In a game about intricate skills their presentation is of paramount importance, and UFS doesn't really get this right. It probably looks a bit better on the GameCube and much better on the Xbox, but our PS2 review copy is really jagged and slowdown is rife - particularly when solid objects in the foreground obscure the camera and the game renders the players behind in bizarre Predator-o-vision. There's a lot of pitch-side detail, it has to be said, but it feels like it's trying too hard. Mish-mashing of animations and character models can really take the shine off an otherwise spectacular piece of play, and the automatic replays accentuate this more than anything - UFS could have done with more focus on the principles and less on the mood.

No Satisfaction In Me

Try as you might though, you can't escape the "Urban" trappings. Each 'hood' team has its own theme song, pitch and regional dialect, mostly English (or borderline).
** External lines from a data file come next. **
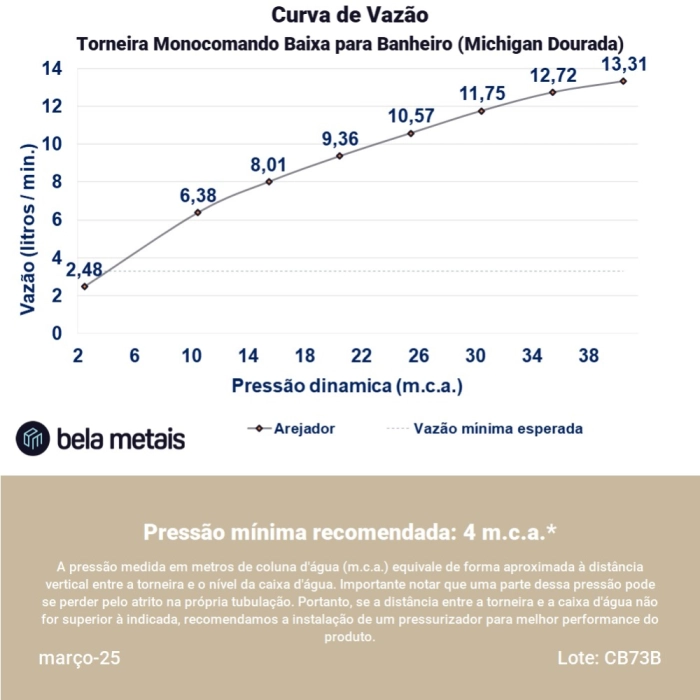 Curva de Vazão
Torneira Monocomando Baixa para Banheiro (Michigan Dourada)

Vazão (litros / min.)

14
12
10
8
6
4
2
0

2,48
6,38
8,01
9,36
10,57
11,75
12,72
13,31

2 6 10 14 18 22 26 30 34 38

Pressão dinamica (m.c.a.)

bela metais

Arejador
Vazão mínima esperada

Pressão mínima recomendada: 4 m.c.a.*

A pressão medida em metros de coluna d'água (m.c.a.) equivale de forma aproximada à distância vertical entre a torneira e o nível da caixa d'água. Importante notar que uma parte dessa pressão pode se perder pelo atrito na própria tubulação. Portanto, se a distância entre a torneira e a caixa d'água não for superior à indicada, recomendamos a instalação de um pressurizador para melhor performance do produto.

março-25

Lote: CB73B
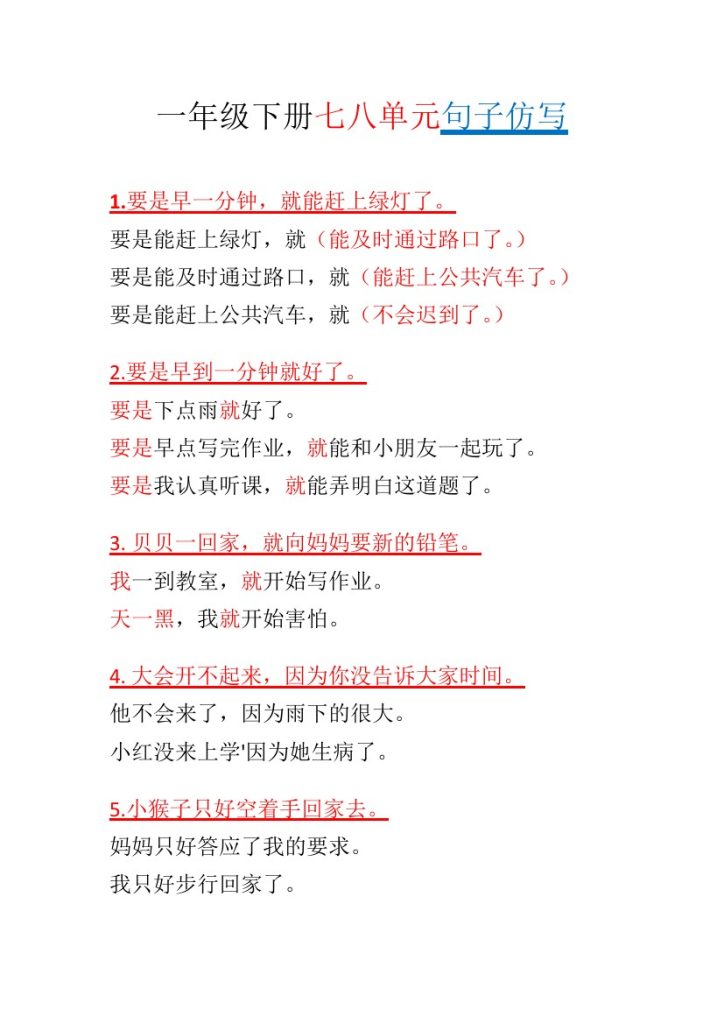 一年级下册七八单元句子仿写

1.要是早一分钟，就能赶上绿灯了。
要是能赶上绿灯，就（能及时通过路口了。）
要是能及时通过路口，就（能赶上公共汽车了。）
要是能赶上公共汽车，就（不会迟到了。）

2.要是早到一分钟就好了。
要是下点雨就好了。
要是早点写完作业，就能和小朋友一起玩了。
要是我认真听课，就能弄明白这道题了。

3. 贝贝一回家，就向妈妈要新的铅笔。
我一到教室，就开始写作业。
天一黑，我就开始害怕。

4. 大会开不起来，因为你没告诉大家时间。
他不会来了，因为雨下的很大。
小红没来上学'因为她生病了。

5.小猴子只好空着手回家去。
妈妈只好答应了我的要求。
我只好步行回家了。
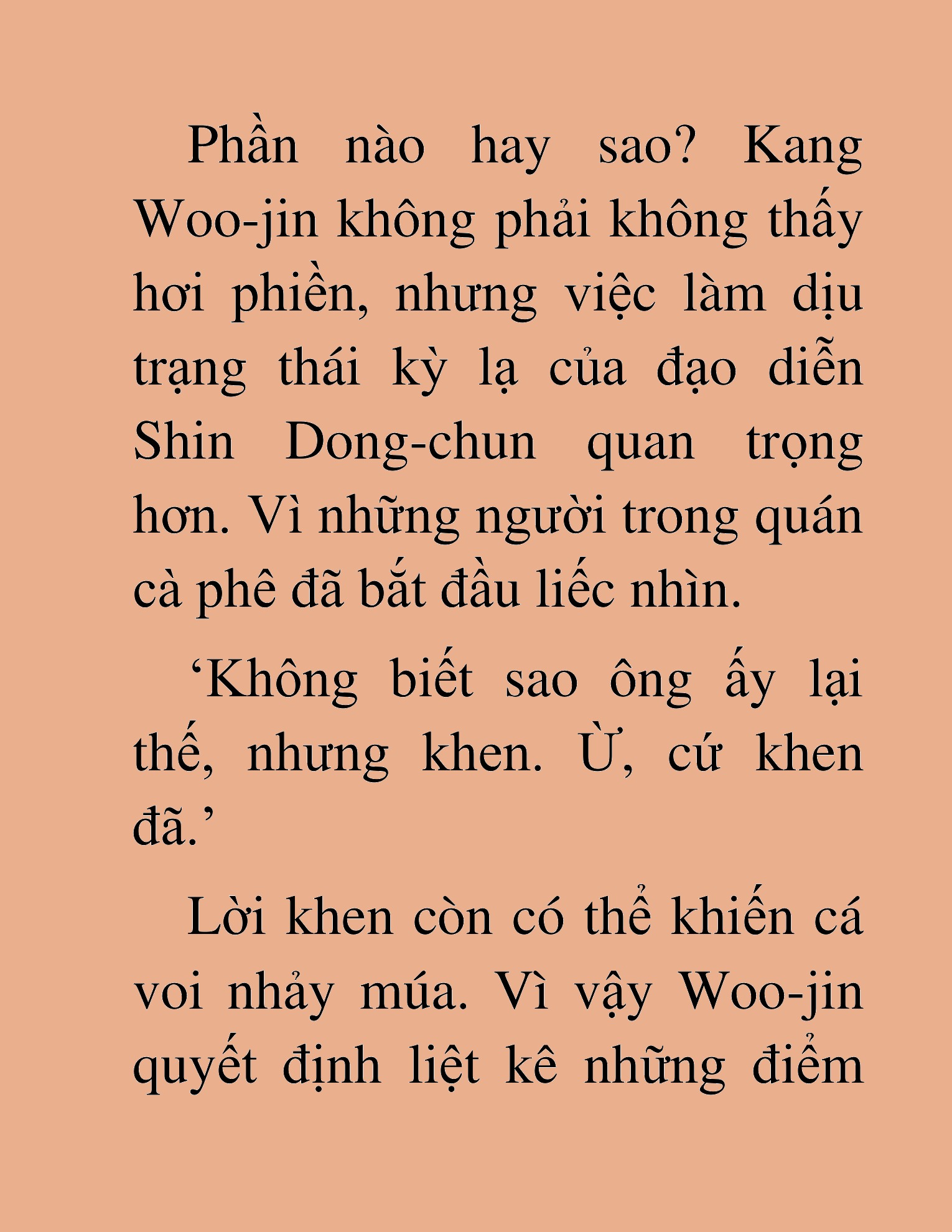 Phần nào hay sao? Kang Woo-jin không phải không thấy hơi phiền, nhưng việc làm dịu trạng thái kỳ lạ của đạo diễn Shin Dong-chun quan trọng hơn. Vì những người trong quán cà phê đã bắt đầu liếc nhìn.

‘Không biết sao ông ấy lại thế, nhưng khen. Ừ, cứ khen đã.’

Lời khen còn có thể khiến cá voi nhảy múa. Vì vậy Woo-jin quyết định liệt kê những điểm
The central game mode is called Turf Wars, and involves invading various neighbouring 'hoods to conquer the crummy little strip of land the players call home. Introductory sequences give you an idea of the 'hood's "style", each victory gives you a bunch of upgrade points to spend improving your team's vital statistics, and the choice of backing track depends on your opponents. And, unfortunately, on you. The music tries to help out, it really does, but suffers from this crippling flaw - despite encompassing wide spread of styles, as tracks from TLC brush shoulders with the Foo Fighters, you wind up listening to your own team's song for one half of every game. Even going four minutes per half, it won't take many Turf Wars to tire of the same song.

The song issue is just another little niggle in a game that has rather too many little niggles already. Sadly for Urban Freestyle Soccer, it's a pretty forgettable football-without-football exercise in showboating for the sake of it. It's not horrendous by any means, and not all that objectionable to play, but it's yet another example of a distinctly average "extreme sports" game that lacks the polish and creativity of the real-life sportsmen it's trying to emulate-slash-harness. You'd be better off watching that five-a-side-on-a-boat-with-Elvis-and-Cantona advert again. That was everything this isn't. Next!